# Theatrical Mechanical Room storage



## RideTheSquirrel (Mar 1, 2017)

Hi friends,

so I've been over to one of our other theatres on campus this past weekend only to realize that the education department (who is located down a hallway) has moved a TON of file cabinets, papers, and wheel chairs, and other misc. items into that room (I'm even talking about a small portable grill, crayons, classroom supplies etc). The room has HVAC systems, CD80 Supervisor rack, and large transformer for all of our power going into that theatre in it. I can't find anything that has regulations/ codes for what can be put in a room of this nature. I have read a ton of speculation but I can't find a source; or a source that has the actual code language in it. Can anybody help me out?  I'm assuming you can't store anything flammable or combustible.


----------



## sk8rsdad (Mar 1, 2017)

The NEC defines minimum working clearances around all electrical equipment. The minimum varies with the age of the installation, voltage, and some other factors.

According to Google, the NFPA has a clause about it that is more restrictive:
315.3.3 Equipment rooms.
Combustible material shall not be stored in boiler rooms, mechanical rooms or electrical equipment rooms.

NFPA 90A, 4.3.11.4.3 prohibits storage in an "air-handling room plenum which is defined as "An individual room containing an air-handling unit(s) used to gather air from various sources and combine the air within the room before returning it to the air-handling unit."
NFPA 1, 2015 edition, Section 10.18.5.1 might apply too.

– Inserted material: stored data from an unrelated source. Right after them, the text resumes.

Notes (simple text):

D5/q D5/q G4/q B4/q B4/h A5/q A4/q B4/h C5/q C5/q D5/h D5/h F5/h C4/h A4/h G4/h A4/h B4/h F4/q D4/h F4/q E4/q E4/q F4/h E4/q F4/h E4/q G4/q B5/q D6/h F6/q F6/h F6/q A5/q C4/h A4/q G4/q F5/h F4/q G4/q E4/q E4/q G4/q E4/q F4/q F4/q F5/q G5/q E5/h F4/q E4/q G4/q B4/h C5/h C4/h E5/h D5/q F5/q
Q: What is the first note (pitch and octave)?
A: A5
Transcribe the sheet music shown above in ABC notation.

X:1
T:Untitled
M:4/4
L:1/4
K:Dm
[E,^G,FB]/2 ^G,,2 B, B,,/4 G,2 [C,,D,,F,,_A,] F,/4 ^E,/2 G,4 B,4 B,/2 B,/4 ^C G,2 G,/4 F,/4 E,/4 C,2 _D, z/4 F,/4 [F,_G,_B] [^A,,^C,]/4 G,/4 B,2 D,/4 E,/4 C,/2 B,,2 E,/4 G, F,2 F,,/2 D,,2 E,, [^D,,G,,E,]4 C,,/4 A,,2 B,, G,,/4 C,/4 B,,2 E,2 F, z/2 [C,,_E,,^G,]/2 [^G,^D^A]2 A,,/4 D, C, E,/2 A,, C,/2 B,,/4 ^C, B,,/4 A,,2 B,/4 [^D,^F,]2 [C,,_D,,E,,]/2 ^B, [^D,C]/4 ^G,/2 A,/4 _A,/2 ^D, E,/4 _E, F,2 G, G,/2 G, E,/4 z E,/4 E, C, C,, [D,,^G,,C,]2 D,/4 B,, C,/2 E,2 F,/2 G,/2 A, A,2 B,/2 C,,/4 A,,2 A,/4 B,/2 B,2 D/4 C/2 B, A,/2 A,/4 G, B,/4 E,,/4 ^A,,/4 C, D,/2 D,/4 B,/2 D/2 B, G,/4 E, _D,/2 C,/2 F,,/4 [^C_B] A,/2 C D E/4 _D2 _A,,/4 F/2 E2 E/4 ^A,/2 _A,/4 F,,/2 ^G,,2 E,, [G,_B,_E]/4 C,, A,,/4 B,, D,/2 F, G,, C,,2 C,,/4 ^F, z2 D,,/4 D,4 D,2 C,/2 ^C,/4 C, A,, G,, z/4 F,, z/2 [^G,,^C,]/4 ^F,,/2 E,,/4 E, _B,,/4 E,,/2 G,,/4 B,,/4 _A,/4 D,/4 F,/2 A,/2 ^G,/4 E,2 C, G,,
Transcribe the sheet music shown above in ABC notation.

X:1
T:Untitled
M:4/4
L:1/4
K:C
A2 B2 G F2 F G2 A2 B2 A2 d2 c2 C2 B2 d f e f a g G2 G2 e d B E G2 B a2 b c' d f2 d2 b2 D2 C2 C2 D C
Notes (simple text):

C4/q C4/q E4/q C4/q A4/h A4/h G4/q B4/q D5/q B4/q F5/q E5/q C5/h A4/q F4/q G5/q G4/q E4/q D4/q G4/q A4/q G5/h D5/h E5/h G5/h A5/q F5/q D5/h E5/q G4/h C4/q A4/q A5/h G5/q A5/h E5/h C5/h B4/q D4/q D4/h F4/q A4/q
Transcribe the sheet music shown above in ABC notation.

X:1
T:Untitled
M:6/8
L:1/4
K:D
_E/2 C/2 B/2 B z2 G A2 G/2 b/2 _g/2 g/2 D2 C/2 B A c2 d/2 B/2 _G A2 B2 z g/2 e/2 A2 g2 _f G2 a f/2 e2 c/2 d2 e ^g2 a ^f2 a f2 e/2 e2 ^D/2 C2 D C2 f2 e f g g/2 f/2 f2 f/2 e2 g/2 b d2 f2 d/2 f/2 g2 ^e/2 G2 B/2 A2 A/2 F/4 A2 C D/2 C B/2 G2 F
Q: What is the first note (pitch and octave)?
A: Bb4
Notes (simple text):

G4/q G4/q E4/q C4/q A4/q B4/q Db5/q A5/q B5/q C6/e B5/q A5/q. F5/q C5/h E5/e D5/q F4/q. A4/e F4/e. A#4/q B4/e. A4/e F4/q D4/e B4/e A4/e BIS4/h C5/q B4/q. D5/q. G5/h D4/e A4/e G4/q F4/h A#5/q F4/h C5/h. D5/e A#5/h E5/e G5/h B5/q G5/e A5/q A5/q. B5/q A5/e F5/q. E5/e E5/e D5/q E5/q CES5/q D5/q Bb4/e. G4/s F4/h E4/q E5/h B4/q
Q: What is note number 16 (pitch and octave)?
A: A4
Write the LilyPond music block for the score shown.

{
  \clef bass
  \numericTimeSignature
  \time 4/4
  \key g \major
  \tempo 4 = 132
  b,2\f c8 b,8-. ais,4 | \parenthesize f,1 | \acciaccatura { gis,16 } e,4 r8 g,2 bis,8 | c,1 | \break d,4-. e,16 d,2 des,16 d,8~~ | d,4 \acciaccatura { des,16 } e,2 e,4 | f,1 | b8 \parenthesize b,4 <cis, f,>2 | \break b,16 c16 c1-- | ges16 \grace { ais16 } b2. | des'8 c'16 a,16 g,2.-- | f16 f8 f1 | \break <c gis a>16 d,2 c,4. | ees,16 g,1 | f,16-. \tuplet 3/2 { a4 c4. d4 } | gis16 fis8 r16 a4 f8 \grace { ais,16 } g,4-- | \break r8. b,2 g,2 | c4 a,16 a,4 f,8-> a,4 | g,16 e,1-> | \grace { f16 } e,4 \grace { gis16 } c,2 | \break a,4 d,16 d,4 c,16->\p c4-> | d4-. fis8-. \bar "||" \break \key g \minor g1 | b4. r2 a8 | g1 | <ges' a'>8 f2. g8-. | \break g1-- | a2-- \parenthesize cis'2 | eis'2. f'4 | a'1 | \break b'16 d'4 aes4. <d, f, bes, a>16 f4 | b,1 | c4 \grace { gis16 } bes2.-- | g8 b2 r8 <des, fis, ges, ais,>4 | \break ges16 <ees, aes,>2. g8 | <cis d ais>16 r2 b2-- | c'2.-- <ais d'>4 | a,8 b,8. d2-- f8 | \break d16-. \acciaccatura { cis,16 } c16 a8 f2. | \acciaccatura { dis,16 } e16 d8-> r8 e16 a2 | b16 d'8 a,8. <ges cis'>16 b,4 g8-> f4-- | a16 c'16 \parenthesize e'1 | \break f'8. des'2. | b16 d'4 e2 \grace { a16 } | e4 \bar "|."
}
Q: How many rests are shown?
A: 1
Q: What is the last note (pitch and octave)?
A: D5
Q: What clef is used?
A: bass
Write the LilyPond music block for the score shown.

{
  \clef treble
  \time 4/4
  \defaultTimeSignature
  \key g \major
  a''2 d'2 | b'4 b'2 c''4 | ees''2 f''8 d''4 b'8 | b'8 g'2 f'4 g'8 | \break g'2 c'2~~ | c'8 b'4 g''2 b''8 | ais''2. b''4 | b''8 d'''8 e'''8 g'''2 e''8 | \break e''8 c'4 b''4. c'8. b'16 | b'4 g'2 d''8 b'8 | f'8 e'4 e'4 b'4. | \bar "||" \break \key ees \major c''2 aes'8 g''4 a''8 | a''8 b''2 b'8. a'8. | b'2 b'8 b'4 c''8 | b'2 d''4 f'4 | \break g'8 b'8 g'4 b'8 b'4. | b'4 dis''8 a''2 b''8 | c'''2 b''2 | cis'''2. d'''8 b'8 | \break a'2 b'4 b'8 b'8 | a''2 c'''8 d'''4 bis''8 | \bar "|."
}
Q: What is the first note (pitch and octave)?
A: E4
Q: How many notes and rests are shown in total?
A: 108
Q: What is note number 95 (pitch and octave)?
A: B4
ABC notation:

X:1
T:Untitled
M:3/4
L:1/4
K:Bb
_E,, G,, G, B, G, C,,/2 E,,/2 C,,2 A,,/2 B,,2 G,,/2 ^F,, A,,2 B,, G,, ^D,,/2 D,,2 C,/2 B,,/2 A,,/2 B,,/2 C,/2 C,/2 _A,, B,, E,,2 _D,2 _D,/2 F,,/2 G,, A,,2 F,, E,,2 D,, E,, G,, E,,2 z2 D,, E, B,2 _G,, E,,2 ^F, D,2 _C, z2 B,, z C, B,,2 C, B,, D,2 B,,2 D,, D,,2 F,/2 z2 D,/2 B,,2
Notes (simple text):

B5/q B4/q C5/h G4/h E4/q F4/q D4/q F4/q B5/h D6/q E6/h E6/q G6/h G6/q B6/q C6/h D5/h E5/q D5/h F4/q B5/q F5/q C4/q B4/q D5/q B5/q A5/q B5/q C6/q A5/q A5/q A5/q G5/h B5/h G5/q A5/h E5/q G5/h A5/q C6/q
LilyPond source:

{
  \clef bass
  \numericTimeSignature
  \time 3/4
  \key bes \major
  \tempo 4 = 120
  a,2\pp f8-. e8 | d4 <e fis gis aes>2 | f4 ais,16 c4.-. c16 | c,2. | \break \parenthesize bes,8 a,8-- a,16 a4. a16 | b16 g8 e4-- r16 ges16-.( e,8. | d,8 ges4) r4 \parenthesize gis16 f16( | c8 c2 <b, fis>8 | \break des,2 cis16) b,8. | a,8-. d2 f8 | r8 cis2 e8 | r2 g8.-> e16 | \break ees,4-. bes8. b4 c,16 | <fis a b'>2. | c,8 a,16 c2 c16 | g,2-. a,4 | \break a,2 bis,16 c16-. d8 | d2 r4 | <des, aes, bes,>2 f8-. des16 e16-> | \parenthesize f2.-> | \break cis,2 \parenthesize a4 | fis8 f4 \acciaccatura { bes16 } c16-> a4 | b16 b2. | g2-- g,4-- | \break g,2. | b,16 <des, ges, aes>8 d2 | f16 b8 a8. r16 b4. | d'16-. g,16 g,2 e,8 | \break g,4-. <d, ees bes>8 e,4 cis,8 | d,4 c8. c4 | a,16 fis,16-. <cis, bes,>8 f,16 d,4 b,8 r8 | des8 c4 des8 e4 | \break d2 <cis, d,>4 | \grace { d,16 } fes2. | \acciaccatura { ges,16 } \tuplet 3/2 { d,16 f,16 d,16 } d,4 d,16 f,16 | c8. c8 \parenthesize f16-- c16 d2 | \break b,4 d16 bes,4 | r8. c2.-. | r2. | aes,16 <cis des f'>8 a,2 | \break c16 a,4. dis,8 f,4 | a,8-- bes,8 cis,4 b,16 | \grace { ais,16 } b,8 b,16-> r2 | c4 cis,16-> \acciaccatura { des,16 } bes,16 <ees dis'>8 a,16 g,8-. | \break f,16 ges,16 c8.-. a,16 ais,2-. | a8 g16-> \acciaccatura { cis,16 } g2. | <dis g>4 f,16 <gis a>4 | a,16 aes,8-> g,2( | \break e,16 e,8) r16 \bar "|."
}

You'd have to hunt down a current version of the NFPA and NEC to be legit, but if the goal is to get the stuff out of your mechanical room then maybe it's good enough to cite those and make the offenders responsible for proving otherwise.


----------



## Footer (Mar 1, 2017)

Should be a fairly easy thing to cite. But... most schools are breaking that rule just about everywhere so it might fall on deaf ears.


----------



## What Rigger? (Mar 1, 2017)

My wife's a teacher, runs into this sort of thing a lot. You may have to go the path of "this is MY space, get your junk out by X date or it goes in the dumpster" at some point.


----------



## MNicolai (Mar 1, 2017)

If you want to go full tilt, you can make a case for safety for the same reason electricians flip circuit breakers and disconnects with their non-dominant hand while also averting their eyes. If there ever was an arc flash incident, those non-essential, combustible materials in that room could be the difference between life and death for the victim, and could prevent first responders from being able to enter the room and render aid.

Remember when citing the NEC that those are minimum requirements. Often used to the define the minimum size of a room that has an electrical panel or transformer in it. They really do not take into consideration any kind of combustibles storage or slips, trips, and falls hazards in those rooms because of gak that's been put in the room. Even if it's outside of the minimum distance from particular panels and transformers, it presents an extra risk that should be accounted for, whether code requires it or not.


----------



## RideTheSquirrel (Mar 3, 2017)

Thanks guys, that was more than enough ammunition to get accomplished what needed to be done.


----------